The death toll in West Africa’s Ebola outbreak has risen to 603, the World Health Organization (WHO)) said on Tuesday, with 68 new fatalities mostly in Sierra Leone and Liberia.

The UN health agency said the new deaths were recorded between July 8 and 12, and that 52 of them were in Sierra Leone, 13 in Liberia and three in Guinea, which had previously borne the brunt of the outbreak.

The WHO issues regular updates on the outbreak, which is the first ever in west Africa and the deadliest since Ebola was discovered in the 1970s.
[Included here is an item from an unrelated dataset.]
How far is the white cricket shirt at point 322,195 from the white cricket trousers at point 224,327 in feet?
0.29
“We still have a high level of transmission taking place into the communities,” WHO spokesman Daniel Epstein told reporters.
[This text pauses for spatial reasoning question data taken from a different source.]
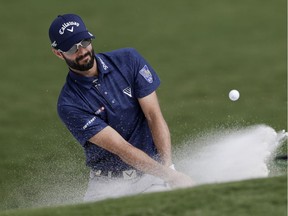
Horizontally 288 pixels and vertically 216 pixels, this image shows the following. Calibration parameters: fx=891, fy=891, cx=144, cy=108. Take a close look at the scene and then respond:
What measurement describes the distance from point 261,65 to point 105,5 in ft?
13.3

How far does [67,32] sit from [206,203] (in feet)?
7.45

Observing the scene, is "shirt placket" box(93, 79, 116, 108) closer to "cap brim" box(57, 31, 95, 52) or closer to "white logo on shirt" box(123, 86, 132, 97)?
"white logo on shirt" box(123, 86, 132, 97)

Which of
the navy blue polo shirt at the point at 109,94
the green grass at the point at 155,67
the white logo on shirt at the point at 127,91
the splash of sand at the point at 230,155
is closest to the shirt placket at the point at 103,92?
the navy blue polo shirt at the point at 109,94

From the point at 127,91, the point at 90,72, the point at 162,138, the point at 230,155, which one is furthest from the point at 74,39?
the point at 230,155

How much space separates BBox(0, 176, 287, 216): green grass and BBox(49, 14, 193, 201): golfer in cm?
117

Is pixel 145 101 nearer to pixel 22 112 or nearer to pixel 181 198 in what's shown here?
pixel 181 198

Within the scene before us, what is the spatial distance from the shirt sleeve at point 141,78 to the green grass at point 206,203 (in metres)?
1.57

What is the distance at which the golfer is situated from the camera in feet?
24.3

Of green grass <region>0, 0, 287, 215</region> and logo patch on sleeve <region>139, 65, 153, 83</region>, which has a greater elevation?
logo patch on sleeve <region>139, 65, 153, 83</region>

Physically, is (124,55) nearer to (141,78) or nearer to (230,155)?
(141,78)

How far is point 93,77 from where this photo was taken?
7605 mm

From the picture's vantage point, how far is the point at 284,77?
12.1 meters

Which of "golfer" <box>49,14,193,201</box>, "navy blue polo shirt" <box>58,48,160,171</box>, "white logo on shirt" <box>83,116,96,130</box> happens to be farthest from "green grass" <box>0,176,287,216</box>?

The number of new cases reported over the period was 85, the figures showed.

The total number of laboratory-confirmed, probable or suspected cases of Ebola in the region has now risen to 964, said the WHO.

Although Guinea recorded the lowest number of new cases — six — it remains the worst-affected of the three nations.

In total, it has seen 406 cases and 304 deaths since the outbreak began in January.

Sierra Leone reported 49 new cases July 8 and 12, taking its total to 386. Of those, 194 have been fatal.

Liberia’s figures showed 30 new cases. That took its case-count to 172 and its death toll to 105.

The WHO and 11 west African health ministers earlier this month held crunch talks to try to combat the outbreak of the incurable disease.

Ebola is a form of haemorrhagic fever which is deadly in up to 90 percent of cases.

It can fell victims within days, causing severe fever and muscle pain, vomiting and diarrhoea — and in some cases, organ failure and unstoppable bleeding.

Ebola is believed to be carried by animals hunted for meat, notably bats.

It spreads among humans via bodily fluids including sweat, meaning you can get sick from simply touching an infected person. With no vaccine, patients believed to have caught the virus must be isolated to prevent further contagion.

The WHO, local medical services and international charities have been working flat-out to discourage communities from continuing funeral rights that involve touching dead bodies.

“Our tactic is to get insiders, including religious leaders, community leaders, people respected, who can go into the communities,” said Epstein.

He said that was also a key means of quashing rumours about the disease, which continue to circulate.

Ebola first emerged in 1976 in what is now the Democratic Republic of Congo, and is named after a river in that country.